General¶

Rebasing our codebase onto OCI-HPC Head¶

How to do it step-by-step

Create a backup

Make a new release for the Cerberus repo on github with today's date. (in case we need to revert). Download the zip of the Cerberus repo and attach it to the release.

Rebase the repo

Look through the changes manually. If they're harmless bring them over by default. Such as most of the terraform that does not affect us (because we do not redeploy our cluster). If they touch common code review the code and then decide which version we keep or why it's updated.

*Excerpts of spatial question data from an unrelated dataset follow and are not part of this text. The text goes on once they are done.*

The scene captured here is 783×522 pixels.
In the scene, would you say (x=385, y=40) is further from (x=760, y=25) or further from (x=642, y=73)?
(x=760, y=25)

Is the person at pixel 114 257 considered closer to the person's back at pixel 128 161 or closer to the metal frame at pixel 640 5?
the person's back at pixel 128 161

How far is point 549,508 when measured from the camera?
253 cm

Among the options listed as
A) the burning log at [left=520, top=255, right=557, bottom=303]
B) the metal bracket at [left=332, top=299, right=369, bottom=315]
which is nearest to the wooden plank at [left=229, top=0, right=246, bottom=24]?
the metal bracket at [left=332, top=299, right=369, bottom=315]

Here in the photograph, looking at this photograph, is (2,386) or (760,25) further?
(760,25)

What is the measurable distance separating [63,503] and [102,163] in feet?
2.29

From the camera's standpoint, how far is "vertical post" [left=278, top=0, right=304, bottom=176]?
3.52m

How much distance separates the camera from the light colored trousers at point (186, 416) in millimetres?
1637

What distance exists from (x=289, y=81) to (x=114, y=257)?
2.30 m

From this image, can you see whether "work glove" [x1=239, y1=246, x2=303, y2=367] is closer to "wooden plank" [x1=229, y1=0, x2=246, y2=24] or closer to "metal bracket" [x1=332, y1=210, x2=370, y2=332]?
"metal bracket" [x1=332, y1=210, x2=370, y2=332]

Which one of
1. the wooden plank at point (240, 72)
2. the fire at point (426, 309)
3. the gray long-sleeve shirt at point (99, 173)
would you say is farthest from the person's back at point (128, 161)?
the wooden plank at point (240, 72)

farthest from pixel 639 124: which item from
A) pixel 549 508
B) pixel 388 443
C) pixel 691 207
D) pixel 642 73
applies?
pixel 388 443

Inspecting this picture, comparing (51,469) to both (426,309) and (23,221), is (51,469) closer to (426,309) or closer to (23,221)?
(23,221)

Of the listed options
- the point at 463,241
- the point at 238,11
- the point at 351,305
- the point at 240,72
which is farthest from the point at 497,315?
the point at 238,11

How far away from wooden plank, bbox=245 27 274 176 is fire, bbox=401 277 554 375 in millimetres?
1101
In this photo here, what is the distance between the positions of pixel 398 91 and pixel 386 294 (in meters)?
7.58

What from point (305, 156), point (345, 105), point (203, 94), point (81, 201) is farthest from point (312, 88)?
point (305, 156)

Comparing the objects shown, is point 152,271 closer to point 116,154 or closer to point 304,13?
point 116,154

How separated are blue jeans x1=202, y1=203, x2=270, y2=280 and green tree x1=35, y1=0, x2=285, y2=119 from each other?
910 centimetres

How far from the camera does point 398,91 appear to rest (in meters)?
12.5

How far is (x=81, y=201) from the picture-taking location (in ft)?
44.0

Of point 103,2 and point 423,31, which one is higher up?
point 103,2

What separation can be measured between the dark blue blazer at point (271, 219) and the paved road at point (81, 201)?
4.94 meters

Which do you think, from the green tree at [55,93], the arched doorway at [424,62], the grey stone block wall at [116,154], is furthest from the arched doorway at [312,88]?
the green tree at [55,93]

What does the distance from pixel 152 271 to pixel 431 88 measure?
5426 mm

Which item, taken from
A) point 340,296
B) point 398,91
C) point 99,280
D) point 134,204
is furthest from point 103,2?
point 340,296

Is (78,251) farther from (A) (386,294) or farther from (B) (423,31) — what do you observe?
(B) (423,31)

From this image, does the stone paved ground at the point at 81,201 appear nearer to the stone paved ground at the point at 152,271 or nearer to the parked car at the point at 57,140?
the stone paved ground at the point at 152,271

# Add the remote (original repo that we forked) and call it “upstream”
git remote add upstream https://github.com/oracle-quickstart/oci-hpc.git
# Fetch all branches of remote upstream
git fetch upstream 
# Rewrite your current branch with upstream’s master using git rebase
git rebase upstream/master
# Resolve all merge conflicts
git rebase --continue # You may need to rerun this command multiple times
# Push your updates to remote main branch. You may need to force the push with “--force-with-lease”. This option stops the force push if someone decided to modify our main branch.
git push origin main --force-with-lease

General Debugging¶

Port is in use¶

Figure out what process is using it then potentially kill it.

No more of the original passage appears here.